* 記述課題:
五輪と大陸を扱った下の抜粋資料から、「この6つ以外にも大陸が存在する、という説がある。」に始まり「ストラリア大陸は769万㎢。」で終わるまでの部分をすべて、一字一句変えずに書き写しなさい。

* 抜粋資料:
<<<<
オジさんの科学vol.068 2021年8月号

 コロナ禍で、東京五輪のほとんどは無観客だった。パブリックビューイングも中止になった。元々チケット全滅のオジさんは、家呑みしながらテレビで観戦した。
 オリンピックを「五輪」と2文字で最初に表記したのは、1936年の読売新聞だ。当時記者だった川本信正氏は、誌面を編集する整理部から短く略せないか、と相談を受けていた。菊池寛が書いた宮本武蔵の『五輪書』の一文に触れ、発想を得たという。 マークだし「オリン」と語呂が合うと思ったそうだ。短い文字数で簡潔に記事の内容を表す新聞の見出し。五輪は次々と各紙に使われるようになった。

五輪ピック②

 5色の輪は、「世界にある5つの大陸を意味している」といわれる。ヨーロッパ、アジア、アフリカ、アメリカ、オセアニアの5つだ。学校では、ヨーロッパとアジアを合わせてユーラシア大陸、アフリカ大陸、南北アメリカで2大陸、そしてオーストラリア大陸と習った。さらに、世界にはもう一つ大陸がある。南極大陸だ。五輪の旗の地には、もう一つの白い輪が隠れている。ウソです。
 この6つ以外にも大陸が存在する、という説がある。
 そして、その7番目の大陸は、海の底に隠れているそうだ。まるで伝説のムー大陸やアトランティス大陸のようだ。

 大陸の名前は、「ジーランディア」。ニュージーランドの周辺に位置し、陸上部分はニュージーランドの他にニューカレドニアなどが含まれる。面積は400万~490万㎢、90~94%は海中にあるとされる。世界最大の島であるグリーンランドの2倍程、日本の10倍以上の面積になる。ちなみに、オーストラリア大陸は769万㎢。

ジーランディア④

 大きな陸地で大陸。しかし陸地は、海水面によって変動する。例えば氷河期には、海水面が今よりもずっと低かった。シベリアとアラスカは地続きでベーリンジアと名付けられている。タイ、マレーシアからインドネシアにかけての海底は、スンダランドと呼ばれる広大な平野だった。

 地質学的には、大陸についての明確な定義はないそうだ。しかし、地球を覆う「地殻」は「大陸地殻」と「海洋地殻」の2つに分けられる。6大陸は全て大陸地殻、海底のほとんどは海洋地殻である。
 超大雑把に考えてみよう。
 先ず、地球の構造を思い浮かべて欲しい。地球の中心には「核」がある。そのまわりに「マントル」があり、表面を地殻が覆う。ここでは、海の水が干上がっているという事にしよう。ついでに表面の地殻も剥がしておこう。
>>>>
* データ部:
<<<<
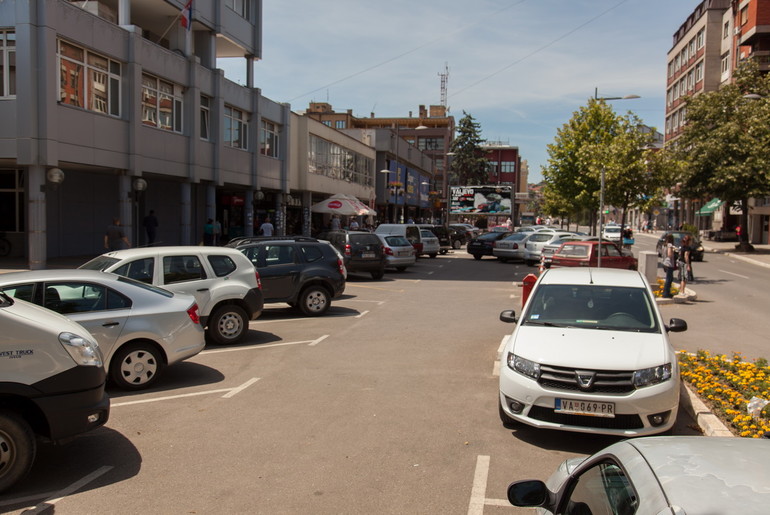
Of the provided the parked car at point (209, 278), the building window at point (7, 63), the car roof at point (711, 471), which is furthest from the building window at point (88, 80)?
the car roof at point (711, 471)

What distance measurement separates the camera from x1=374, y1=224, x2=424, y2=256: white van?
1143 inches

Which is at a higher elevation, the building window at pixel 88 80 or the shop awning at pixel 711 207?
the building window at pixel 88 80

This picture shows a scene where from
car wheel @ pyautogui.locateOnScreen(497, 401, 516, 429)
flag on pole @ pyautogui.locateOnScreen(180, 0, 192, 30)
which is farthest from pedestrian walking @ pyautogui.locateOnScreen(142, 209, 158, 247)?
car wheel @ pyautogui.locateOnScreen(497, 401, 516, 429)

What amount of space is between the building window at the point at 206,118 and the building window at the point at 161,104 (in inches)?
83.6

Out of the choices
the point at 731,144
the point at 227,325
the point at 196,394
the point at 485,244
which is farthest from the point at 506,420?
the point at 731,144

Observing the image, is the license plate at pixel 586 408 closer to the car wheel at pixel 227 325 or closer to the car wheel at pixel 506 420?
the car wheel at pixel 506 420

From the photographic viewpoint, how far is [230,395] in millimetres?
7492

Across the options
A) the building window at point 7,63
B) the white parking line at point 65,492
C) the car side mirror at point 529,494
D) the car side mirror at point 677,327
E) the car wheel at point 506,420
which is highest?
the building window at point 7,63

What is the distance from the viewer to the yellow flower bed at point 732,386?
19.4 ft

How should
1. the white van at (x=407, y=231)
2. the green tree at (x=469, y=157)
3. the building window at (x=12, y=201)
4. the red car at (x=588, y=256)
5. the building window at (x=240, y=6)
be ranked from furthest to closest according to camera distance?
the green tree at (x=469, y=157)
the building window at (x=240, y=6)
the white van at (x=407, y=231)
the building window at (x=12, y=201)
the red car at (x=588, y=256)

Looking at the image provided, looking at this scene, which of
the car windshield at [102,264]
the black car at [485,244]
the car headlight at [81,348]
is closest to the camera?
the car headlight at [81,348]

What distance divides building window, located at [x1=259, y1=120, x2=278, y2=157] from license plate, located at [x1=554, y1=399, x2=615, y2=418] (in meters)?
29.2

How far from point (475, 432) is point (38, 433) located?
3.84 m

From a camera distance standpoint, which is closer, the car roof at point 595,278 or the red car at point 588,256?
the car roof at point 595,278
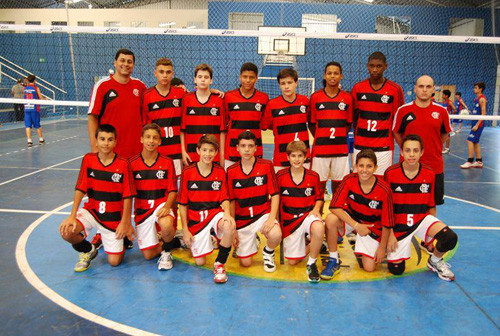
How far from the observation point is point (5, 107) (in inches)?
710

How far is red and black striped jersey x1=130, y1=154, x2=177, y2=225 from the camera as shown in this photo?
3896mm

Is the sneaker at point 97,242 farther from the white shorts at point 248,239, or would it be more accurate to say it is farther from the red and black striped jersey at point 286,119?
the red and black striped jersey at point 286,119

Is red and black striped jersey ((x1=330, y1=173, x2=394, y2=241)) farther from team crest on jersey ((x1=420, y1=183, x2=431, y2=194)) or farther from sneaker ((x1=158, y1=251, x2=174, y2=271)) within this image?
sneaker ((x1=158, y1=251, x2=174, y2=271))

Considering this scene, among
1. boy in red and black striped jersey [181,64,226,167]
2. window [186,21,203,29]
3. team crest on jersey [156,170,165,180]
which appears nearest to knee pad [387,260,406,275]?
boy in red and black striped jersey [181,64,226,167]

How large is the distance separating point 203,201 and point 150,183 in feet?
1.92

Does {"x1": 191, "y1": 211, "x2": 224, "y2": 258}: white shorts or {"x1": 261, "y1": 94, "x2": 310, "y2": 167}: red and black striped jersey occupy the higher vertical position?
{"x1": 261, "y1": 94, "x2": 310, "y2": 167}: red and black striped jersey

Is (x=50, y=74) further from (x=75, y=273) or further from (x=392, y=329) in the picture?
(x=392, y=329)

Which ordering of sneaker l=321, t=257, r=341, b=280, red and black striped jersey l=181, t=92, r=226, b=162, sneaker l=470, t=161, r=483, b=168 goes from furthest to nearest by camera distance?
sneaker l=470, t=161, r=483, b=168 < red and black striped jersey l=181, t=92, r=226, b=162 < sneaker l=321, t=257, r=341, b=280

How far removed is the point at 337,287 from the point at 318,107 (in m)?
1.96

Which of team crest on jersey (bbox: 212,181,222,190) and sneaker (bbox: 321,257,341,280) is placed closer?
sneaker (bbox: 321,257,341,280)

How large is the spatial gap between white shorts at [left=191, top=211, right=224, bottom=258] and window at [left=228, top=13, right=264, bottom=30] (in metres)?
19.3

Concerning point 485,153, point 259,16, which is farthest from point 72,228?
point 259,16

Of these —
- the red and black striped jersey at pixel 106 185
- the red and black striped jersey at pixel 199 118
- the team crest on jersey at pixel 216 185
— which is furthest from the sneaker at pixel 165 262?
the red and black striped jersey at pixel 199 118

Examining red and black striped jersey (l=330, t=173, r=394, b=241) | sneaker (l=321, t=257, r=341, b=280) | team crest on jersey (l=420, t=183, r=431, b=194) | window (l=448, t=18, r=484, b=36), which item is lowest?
>>>>
<<<<
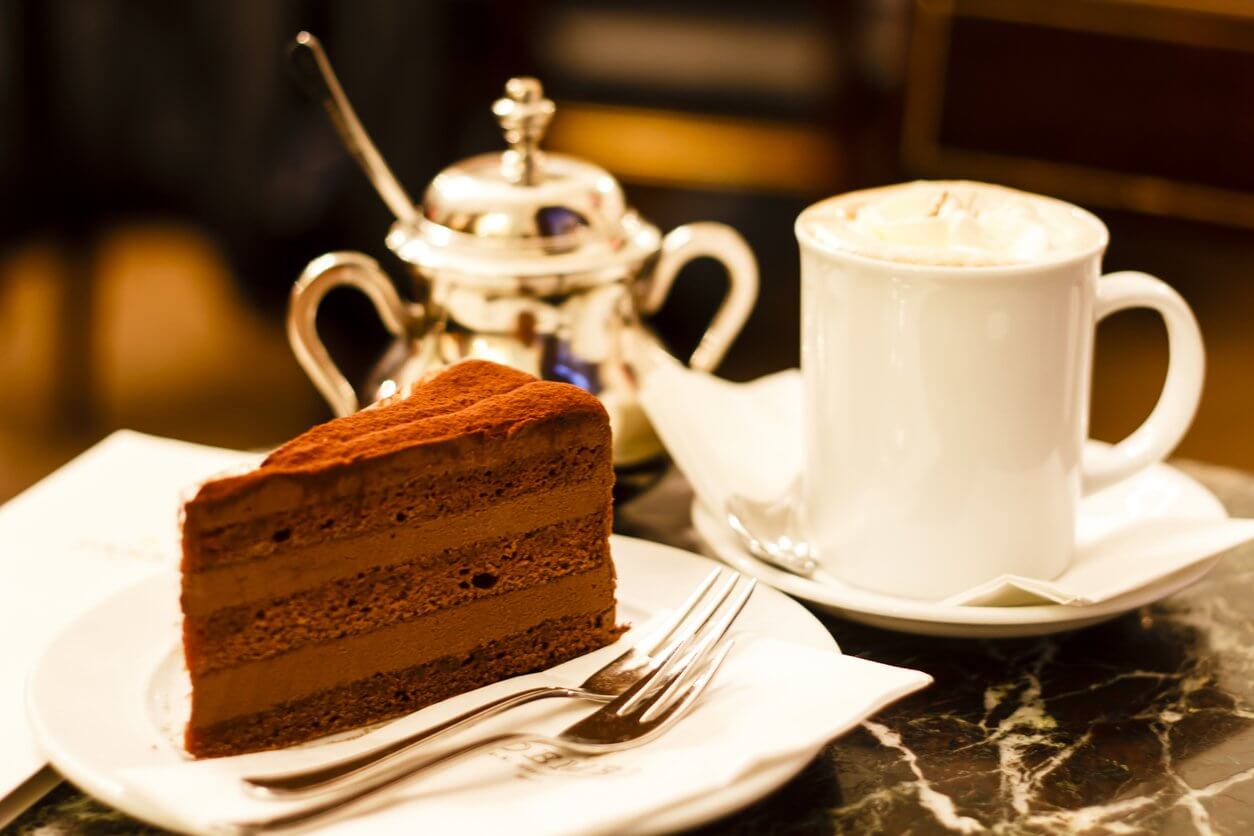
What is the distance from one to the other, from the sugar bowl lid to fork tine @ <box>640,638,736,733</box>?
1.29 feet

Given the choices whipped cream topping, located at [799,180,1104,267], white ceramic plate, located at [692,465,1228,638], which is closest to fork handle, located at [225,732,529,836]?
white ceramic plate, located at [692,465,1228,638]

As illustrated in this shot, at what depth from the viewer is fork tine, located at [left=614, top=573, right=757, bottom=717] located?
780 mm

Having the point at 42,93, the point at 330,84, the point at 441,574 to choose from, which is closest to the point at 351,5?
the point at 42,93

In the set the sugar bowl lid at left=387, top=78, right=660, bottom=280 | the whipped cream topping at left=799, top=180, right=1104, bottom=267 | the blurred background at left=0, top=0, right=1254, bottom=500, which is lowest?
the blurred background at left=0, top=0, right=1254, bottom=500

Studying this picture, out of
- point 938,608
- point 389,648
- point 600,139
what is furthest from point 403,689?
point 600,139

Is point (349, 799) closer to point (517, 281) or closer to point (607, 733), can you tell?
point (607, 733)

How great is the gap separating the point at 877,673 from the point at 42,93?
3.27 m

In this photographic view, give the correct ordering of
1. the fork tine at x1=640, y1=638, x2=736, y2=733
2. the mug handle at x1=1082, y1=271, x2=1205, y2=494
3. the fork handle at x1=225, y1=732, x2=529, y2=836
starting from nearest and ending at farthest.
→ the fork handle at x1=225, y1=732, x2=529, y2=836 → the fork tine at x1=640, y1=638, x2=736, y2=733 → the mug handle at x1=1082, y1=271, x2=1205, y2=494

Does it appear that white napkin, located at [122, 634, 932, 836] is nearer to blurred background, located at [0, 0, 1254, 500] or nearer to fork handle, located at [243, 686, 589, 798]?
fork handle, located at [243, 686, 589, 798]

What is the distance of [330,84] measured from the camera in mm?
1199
>>>>
<<<<
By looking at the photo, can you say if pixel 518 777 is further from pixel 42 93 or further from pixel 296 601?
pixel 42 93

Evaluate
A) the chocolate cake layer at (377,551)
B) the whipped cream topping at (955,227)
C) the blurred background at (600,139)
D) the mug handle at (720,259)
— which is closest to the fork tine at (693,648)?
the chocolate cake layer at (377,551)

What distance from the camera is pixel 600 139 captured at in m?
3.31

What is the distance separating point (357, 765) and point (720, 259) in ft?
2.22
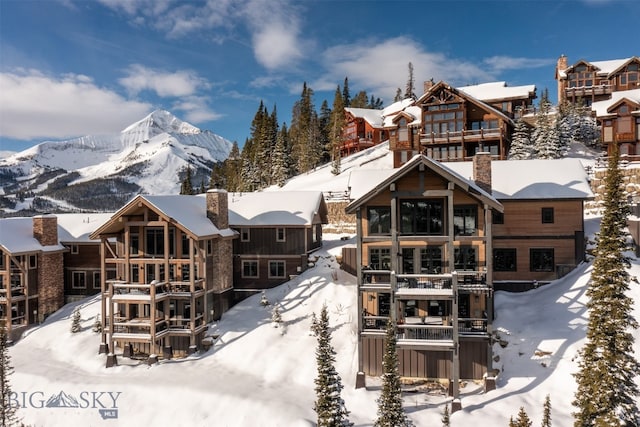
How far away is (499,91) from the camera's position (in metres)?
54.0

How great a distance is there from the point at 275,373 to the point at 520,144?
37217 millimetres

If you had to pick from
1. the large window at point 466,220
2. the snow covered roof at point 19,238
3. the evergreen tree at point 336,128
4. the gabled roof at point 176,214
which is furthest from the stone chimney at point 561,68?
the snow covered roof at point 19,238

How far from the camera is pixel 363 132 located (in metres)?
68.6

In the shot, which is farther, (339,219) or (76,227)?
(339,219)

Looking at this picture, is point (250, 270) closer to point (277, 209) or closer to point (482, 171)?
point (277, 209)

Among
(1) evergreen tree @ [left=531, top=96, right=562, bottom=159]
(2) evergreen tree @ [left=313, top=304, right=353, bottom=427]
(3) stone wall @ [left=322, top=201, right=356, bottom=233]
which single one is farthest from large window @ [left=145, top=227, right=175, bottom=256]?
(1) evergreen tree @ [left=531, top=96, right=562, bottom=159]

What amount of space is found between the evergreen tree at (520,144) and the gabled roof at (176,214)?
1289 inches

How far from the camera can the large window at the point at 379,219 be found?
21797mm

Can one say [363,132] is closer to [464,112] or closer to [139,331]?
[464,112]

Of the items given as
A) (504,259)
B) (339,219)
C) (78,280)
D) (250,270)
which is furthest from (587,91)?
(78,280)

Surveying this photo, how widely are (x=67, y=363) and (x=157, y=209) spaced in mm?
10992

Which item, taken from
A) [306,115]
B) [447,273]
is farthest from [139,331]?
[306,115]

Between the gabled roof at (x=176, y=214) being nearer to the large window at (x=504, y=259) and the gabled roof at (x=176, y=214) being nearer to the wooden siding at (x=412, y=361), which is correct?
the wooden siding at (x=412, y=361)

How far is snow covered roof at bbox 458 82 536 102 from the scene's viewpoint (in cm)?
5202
>>>>
* 解答:
この6つ以外にも大陸が存在する、という説がある。
 そして、その7番目の大陸は、海の底に隠れているそうだ。まるで伝説のムー大陸やアトランティス大陸のようだ。

 大陸の名前は、「ジーランディア」。ニュージーランドの周辺に位置し、陸上部分はニュージーランドの他にニューカレドニアなどが含まれる。面積は400万~490万㎢、90~94%は海中にあるとされる。世界最大の島であるグリーンランドの2倍程、日本の10倍以上の面積になる。ちなみに、オーストラリア大陸は769万㎢。